* **Stated problem a**: In the passage on 3D object detection and SLAM, how many features per pillar does the Pillar Feature Network produce?

═══ Page extract ═══

For the selection of a 3D Object Detection model, the main criteria used were of a low complexity and had a good balance between performance metrics. We opted for the model PointPillars, as this model relies on 2D dense convolutions to the detriment of more complex 3D convolution-based features extraction networks and achieves high-quality detection within short intervals of time. To make this possible, in the pre-processing stage, the point cloud is restructured into a volumetric representation in the form of pillars, and data augmentation is performed on each pillar for each of its points, up to a maximum of 100 per pillar, leading to points holding nine features. These features are then subjected to a linear layer, called the Pillar Feature Network, resulting in a set of 64 features for describing the geometrical and location information per pillar. Computed features are scattered back to the pillars’ original positions, generating a 64 channel pseudo-image, which enables the application of the 2D CNNs-based RPN for feature extraction. Finally, a lighter version of the Single Shot Detector network [36] is used as a detection head. PointPillars uses a feature extraction network that contains three sequential convolution blocks composed of 3, 5, and 5 convolution layers and 64, 128, and 256 filters, respectively.

3.3. SLAM

In this work, we propose an architecture for GraphSLAM using the open-source framework ROS [37]. Our proposal is aimed mainly at 3D LiDAR data assembled on cars. In ROS, processes are represented as nodes in a graph structure, connected by topics, which is very convenient for GraphSLAM task. Figure 3 shows the processes flow of the proposed GraphSLAM, where four main processes stand out, namely, Point cloud filter, Odometry, Floor Detection, and Graph Optimization.
Figure 3. Flow process for GraphSLAM task.

═══ Records provided ═══

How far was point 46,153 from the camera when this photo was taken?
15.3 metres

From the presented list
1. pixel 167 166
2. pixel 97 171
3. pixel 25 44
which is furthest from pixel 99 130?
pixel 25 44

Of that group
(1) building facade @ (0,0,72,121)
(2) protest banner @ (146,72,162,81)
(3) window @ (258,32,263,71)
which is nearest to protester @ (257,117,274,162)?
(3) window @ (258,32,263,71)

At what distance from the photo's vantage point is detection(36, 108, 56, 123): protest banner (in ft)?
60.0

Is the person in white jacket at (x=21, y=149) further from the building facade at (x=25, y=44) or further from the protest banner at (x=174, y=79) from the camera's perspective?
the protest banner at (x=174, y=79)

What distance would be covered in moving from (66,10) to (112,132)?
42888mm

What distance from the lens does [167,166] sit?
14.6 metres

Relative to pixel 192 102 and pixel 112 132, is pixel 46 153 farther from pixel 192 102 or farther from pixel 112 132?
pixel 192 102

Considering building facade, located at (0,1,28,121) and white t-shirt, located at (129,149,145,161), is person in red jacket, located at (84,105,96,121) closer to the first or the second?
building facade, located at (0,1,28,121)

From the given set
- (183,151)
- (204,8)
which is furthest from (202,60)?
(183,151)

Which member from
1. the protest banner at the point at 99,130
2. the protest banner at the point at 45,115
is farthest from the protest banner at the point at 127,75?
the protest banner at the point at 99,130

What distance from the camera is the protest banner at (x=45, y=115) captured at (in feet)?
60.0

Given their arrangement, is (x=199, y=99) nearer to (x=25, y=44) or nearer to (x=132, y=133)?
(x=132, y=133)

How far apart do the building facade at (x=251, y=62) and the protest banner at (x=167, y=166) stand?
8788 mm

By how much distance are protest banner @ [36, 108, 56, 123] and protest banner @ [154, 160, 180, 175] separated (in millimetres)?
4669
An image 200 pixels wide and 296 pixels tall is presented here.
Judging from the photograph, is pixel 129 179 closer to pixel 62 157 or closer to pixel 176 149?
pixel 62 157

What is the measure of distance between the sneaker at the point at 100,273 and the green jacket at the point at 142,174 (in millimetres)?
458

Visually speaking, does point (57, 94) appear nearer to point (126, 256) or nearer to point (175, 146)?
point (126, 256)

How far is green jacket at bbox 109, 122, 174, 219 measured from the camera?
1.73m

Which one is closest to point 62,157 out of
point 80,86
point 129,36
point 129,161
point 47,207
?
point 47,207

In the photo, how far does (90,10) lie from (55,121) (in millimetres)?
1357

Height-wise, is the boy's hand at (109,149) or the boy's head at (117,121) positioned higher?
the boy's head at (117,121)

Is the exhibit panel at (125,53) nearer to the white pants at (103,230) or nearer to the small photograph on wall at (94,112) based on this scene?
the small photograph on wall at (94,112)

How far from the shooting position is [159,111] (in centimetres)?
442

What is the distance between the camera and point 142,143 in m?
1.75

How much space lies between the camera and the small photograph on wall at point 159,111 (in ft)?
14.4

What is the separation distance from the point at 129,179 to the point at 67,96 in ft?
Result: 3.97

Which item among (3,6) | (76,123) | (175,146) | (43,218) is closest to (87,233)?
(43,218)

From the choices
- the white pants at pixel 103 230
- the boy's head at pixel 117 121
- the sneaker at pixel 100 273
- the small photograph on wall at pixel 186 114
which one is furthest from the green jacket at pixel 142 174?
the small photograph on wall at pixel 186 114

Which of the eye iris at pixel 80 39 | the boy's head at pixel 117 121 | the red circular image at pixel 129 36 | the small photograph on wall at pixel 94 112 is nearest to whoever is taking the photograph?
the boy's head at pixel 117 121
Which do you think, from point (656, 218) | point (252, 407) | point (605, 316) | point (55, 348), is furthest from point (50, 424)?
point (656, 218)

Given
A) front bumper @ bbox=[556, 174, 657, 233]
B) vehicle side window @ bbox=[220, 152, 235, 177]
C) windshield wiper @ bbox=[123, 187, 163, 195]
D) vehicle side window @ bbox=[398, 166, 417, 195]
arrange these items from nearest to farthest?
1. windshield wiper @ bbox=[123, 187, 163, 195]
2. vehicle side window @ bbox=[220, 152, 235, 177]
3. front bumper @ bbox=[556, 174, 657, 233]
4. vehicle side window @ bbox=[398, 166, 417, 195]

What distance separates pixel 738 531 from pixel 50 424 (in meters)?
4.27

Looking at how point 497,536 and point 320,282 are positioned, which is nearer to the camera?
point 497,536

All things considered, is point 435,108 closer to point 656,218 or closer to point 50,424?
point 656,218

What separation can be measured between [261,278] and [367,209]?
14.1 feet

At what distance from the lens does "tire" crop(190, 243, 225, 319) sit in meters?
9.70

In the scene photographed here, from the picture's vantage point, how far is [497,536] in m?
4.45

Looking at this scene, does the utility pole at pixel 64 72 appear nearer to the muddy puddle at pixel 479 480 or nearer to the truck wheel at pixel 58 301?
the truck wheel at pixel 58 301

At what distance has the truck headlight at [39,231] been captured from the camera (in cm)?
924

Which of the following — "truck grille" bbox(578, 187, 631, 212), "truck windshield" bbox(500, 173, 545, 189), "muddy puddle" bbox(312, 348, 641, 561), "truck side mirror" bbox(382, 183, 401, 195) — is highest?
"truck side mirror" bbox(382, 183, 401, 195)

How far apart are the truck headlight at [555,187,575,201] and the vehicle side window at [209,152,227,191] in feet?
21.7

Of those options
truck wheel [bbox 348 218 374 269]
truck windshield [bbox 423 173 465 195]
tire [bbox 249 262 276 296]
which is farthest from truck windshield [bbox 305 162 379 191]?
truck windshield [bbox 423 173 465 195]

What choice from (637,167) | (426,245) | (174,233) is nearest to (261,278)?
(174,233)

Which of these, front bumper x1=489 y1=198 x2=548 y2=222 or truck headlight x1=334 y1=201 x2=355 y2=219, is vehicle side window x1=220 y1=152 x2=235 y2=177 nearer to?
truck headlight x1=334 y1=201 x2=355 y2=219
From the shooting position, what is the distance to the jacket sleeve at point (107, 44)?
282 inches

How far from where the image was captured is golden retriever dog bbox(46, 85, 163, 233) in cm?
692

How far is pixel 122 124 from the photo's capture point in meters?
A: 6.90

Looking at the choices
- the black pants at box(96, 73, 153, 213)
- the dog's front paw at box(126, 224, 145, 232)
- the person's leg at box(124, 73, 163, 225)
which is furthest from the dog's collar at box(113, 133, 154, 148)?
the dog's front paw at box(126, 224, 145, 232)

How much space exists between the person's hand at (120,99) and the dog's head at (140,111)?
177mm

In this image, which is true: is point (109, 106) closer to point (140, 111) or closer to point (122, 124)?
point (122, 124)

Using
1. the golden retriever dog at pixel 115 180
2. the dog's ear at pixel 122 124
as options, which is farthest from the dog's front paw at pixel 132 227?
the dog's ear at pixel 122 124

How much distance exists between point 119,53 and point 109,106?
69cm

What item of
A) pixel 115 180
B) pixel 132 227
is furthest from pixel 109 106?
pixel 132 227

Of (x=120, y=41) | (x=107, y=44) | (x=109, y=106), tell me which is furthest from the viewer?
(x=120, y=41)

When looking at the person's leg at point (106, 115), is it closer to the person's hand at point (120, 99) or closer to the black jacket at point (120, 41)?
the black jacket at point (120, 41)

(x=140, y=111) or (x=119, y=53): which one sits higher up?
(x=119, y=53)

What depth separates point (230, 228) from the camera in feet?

═══

* **Stated problem b**: Please gather every line of the rows above that contains the word "puddle".

* **Solution a**: 64 features per pillar.

* **Solution b**:
Looking at this scene, does the utility pole at pixel 64 72 appear nearer to the muddy puddle at pixel 479 480 or nearer to the truck wheel at pixel 58 301?
Which of the following — "truck grille" bbox(578, 187, 631, 212), "truck windshield" bbox(500, 173, 545, 189), "muddy puddle" bbox(312, 348, 641, 561), "truck side mirror" bbox(382, 183, 401, 195) — is highest?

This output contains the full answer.